### WHAT THE EXERCISE ASKS
Copy the records below word for word, leaving out the pictures.

(Dataset records)

------------------------------------

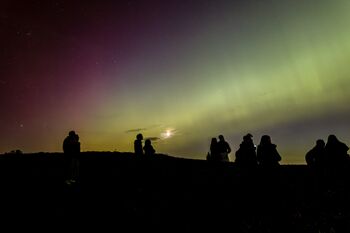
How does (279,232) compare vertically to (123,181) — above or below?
below

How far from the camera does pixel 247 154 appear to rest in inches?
848

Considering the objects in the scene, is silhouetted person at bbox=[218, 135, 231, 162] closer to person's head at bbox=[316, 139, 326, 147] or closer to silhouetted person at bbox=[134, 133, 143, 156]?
silhouetted person at bbox=[134, 133, 143, 156]

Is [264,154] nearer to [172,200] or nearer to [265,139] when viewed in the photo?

------------------------------------

### THE ANSWER
How does (279,232) compare vertically to (123,181) — above or below?
below

How far from the camera does pixel 247 154 appear to rest in inches?
848

Considering the objects in the scene, is silhouetted person at bbox=[218, 135, 231, 162] closer to person's head at bbox=[316, 139, 326, 147] or closer to silhouetted person at bbox=[134, 133, 143, 156]?
silhouetted person at bbox=[134, 133, 143, 156]

Is [264,154] nearer to [172,200] or nearer to [265,139] when viewed in the photo?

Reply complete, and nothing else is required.